Matanurani, Jakarta – Lembaga pemeringkat internasional Standard & Poor’s (S&P) akhirnya menaikkan peringkat Indonesia menjadi investment grade. Sebelumnya posisi sovereign credit rating Indonesia adalah BB+ yang kemudian dinaikkan menjadi BBB-/A-3 dengan outlook stabil.
Mengutip keterangan laman resmi S&P, perbaikan posisi Indonesia dilatarbelakangi oleh menurunnya risiko-risiko fiskal Indonesia. Sedangkan langkah pemerintah yang terukur dalam menggunakan Anggaran Pendapatan dan Belanja Negara (APBN) untuk menstabilkan keuangan negara juga dipandang positif.
“Sebagai hasilnya, kami mengekspektasikan utang pemerintah akan stabil dan defisit anggaran akan turun secara gradual,” kata S&P dalam rilisnya yang diterima di Jakarta, Jumat (19/5).
Menurut S&P, outlook Indonesia dalam jangka panjang masih dalam kategori stabil. Pasalnya, sejumlah kenaikan maupun penurunan risiko (upside and downside risks) terhadap rating yang diberikan cenderung seimbang.
Selain itu, S&P juga menyatakan keyakinannya terhadap fokus pemerintah untuk membuat APBN lebih realistis bakal memberikan dampak positif. Selain itu, upaya pemerintah untuk membuat APBN lebih realistis juga akan menurunkan risiko pelebaran defisit anggaran.
S&P kini mengantisipasi bahwa utang net akan berada pada level moderat, yakni di bawah 30 persen dari produk domestik bruto (PDB).

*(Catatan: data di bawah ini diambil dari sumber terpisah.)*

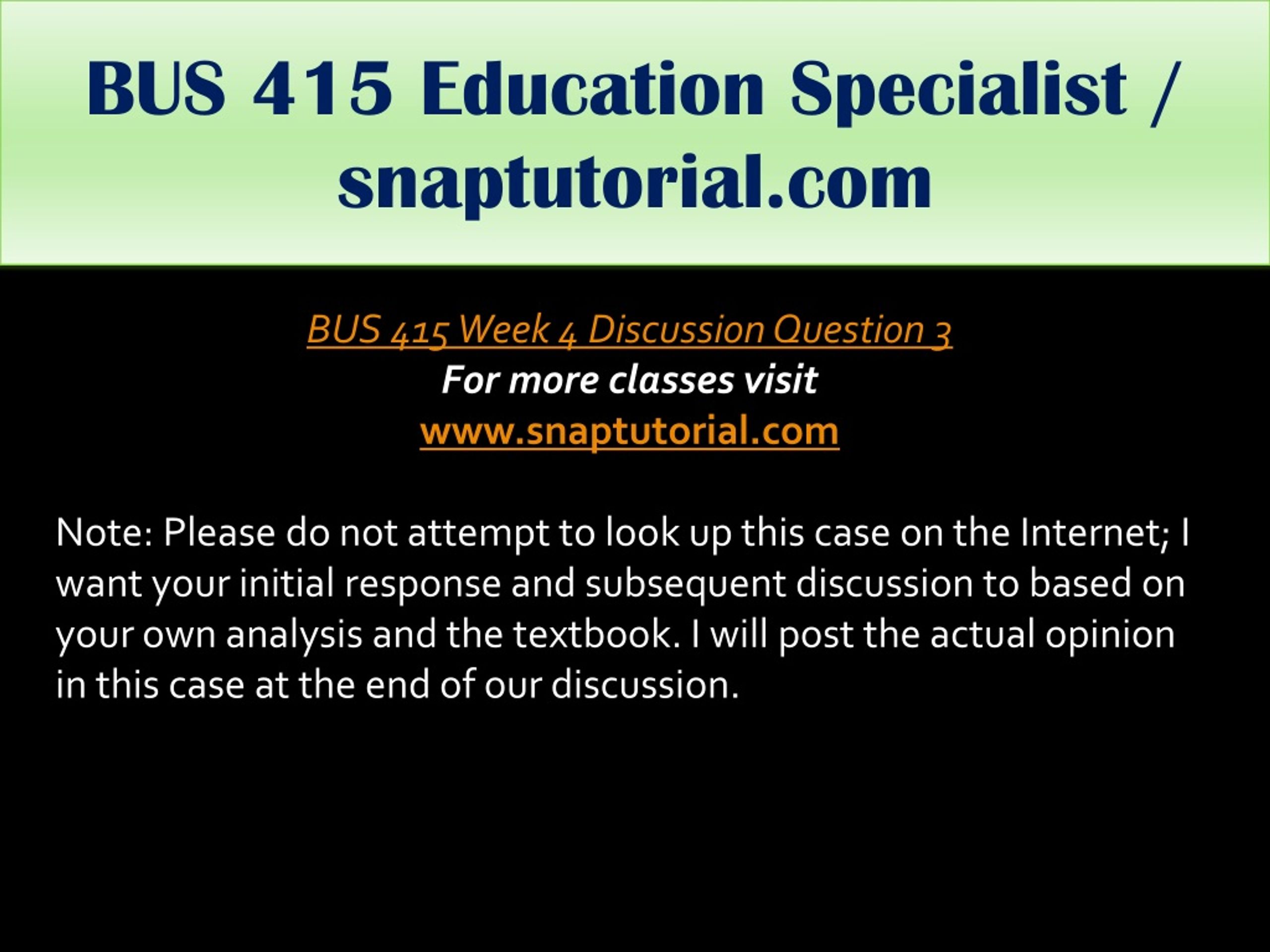 BUS 415 Education Specialist / snaptutorial.com

BUS 415 Week 4 Discussion Question 3
For more classes visit
www.snaptutorial.com

Note: Please do not attempt to look up this case on the Internet; I want your initial response and subsequent discussion to based on your own analysis and the textbook. I will post the actual opinion in this case at the end of our discussion.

Adapun tantangan lain adalah perolehan pendapatan dari perpajakan.
Ditempat terpisah, ekonom, Dr Benny Pasaribu mengakui bahwa saat ini sudah ada 3 lembaga pemeringkat internasional yang telah melakukan assesmen dan menyatakan peringkat Indonesia meningkat menjadi Investment Grade.

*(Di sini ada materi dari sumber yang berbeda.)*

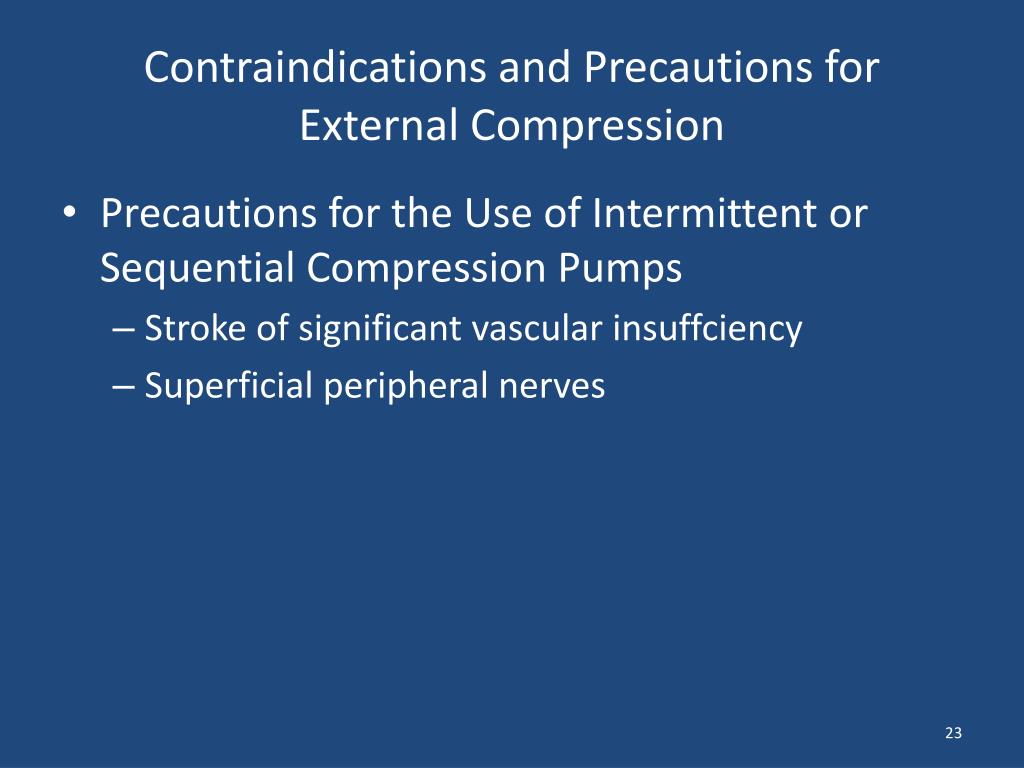 Contraindications and Precautions for External Compression

• Precautions for the Use of Intermittent or Sequential Compression Pumps
– Stroke of significant vascular insuffciency
– Superficial peripheral nerves

23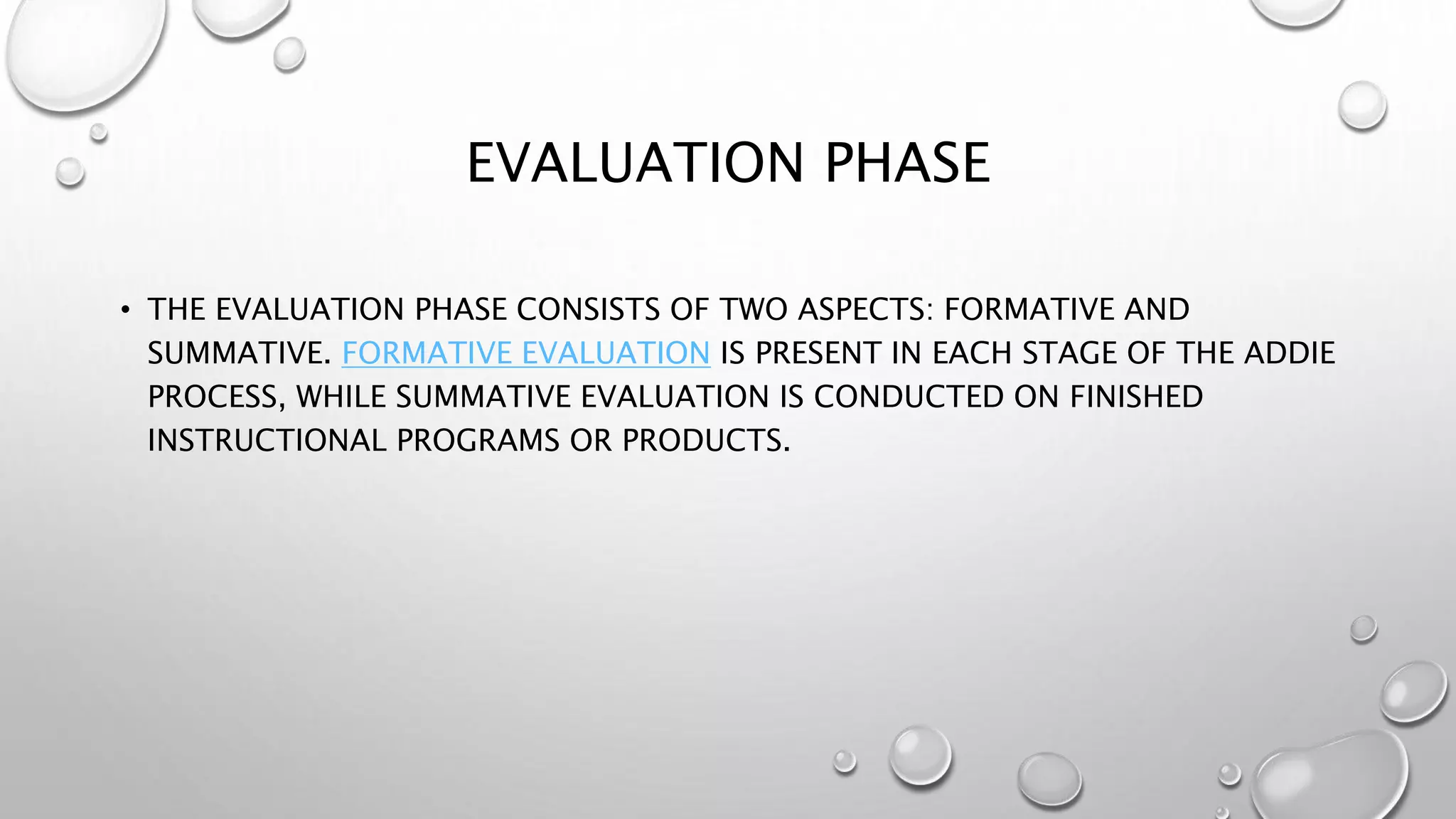 EVALUATION PHASE

• THE EVALUATION PHASE CONSISTS OF TWO ASPECTS: FORMATIVE AND SUMMATIVE. FORMATIVE EVALUATION IS PRESENT IN EACH STAGE OF THE ADDIE PROCESS, WHILE SUMMATIVE EVALUATION IS CONDUCTED ON FINISHED INSTRUCTIONAL PROGRAMS OR PRODUCTS.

Awalnya, lanjut Benny hanya lembaga pemeringkat internasional dari Fitch dan Moody’s tapi ternyata sekarang S&P juga sudah ikut andil menetapkan rating Investment Grade untuk Indonesia.

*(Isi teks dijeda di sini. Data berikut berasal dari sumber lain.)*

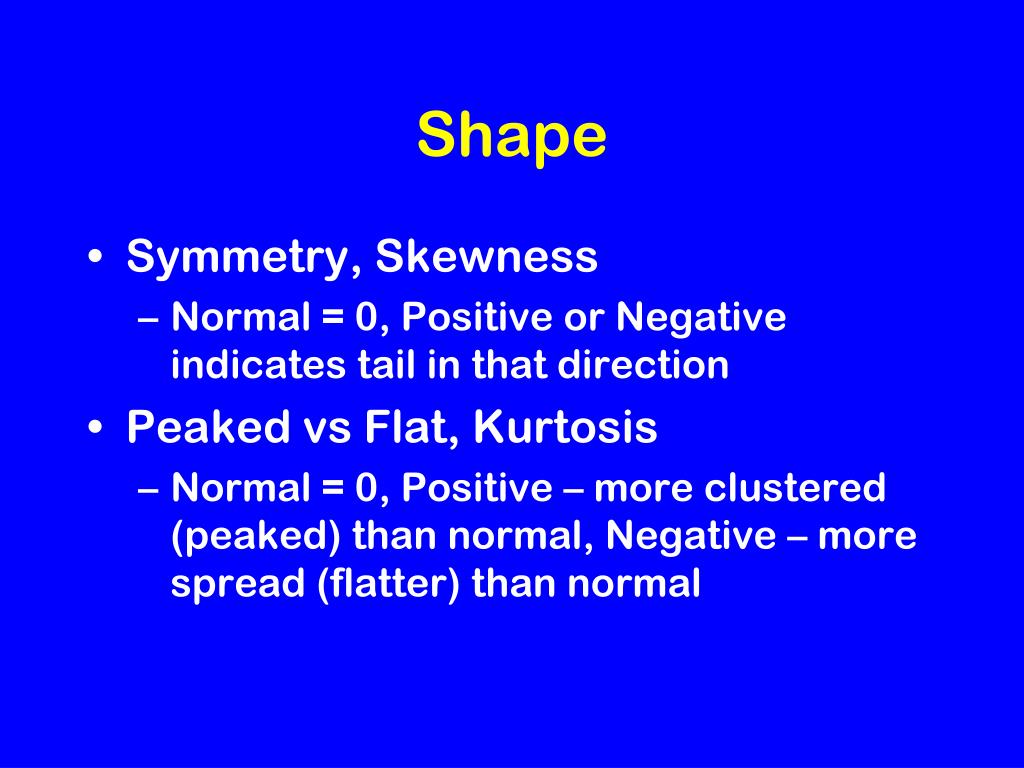 Shape

• Symmetry, Skewness
– Normal = 0, Positive or Negative indicates tail in that direction
• Peaked vs Flat, Kurtosis
– Normal = 0, Positive – more clustered (peaked) than normal, Negative – more spread (flatter) than normal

“Hal ini membuktikan bahwa pihak asing semakin percaya terhadap keberhasilan Presiden Jokowi dalam menjaga iklim investasi dan stabilitas makroekonomi selama 2,5 ahun terakhir,” kata Benny.
Dengan demikian, saran Benny peringkat investment Grade harus mampu dikapitalisasi oleh bangsa Indonesia dengan mendorong investasi melalui kemudahan dan keamanan berbisnis. Karenanya investasi baru harus di dorong masuk ke dalam kawasan industri di luar Jawa, seperti pembangunan infrastruktur industri dan pembangkit listrik.
Tentunya menurut Benny peluang seperti ini sangat mahal dan momentumnya tepat untuk menaikkan target pertumbuhan ekonomi mendekati 6% serta mengurangi kemiskinan dan pengangguran.
“Hal ini membutuhkan semangat kerja ekstra besar dan pengambilan kebijakan yang out of the box. Itulah pekerjaan rumah bagi kita semua agar Indonesia bisa berhasil menjadi negara industri terbesar ke 4 dunia pada tahun 2045, ketika kita memasuki usia 100 tahun Indonesia merdeka, pungkas Benny, anggota Komite Ekonomi dan Industri Nasional (KEIN), yang merupakan lembaga think tank Presiden Jokowi.(Simon).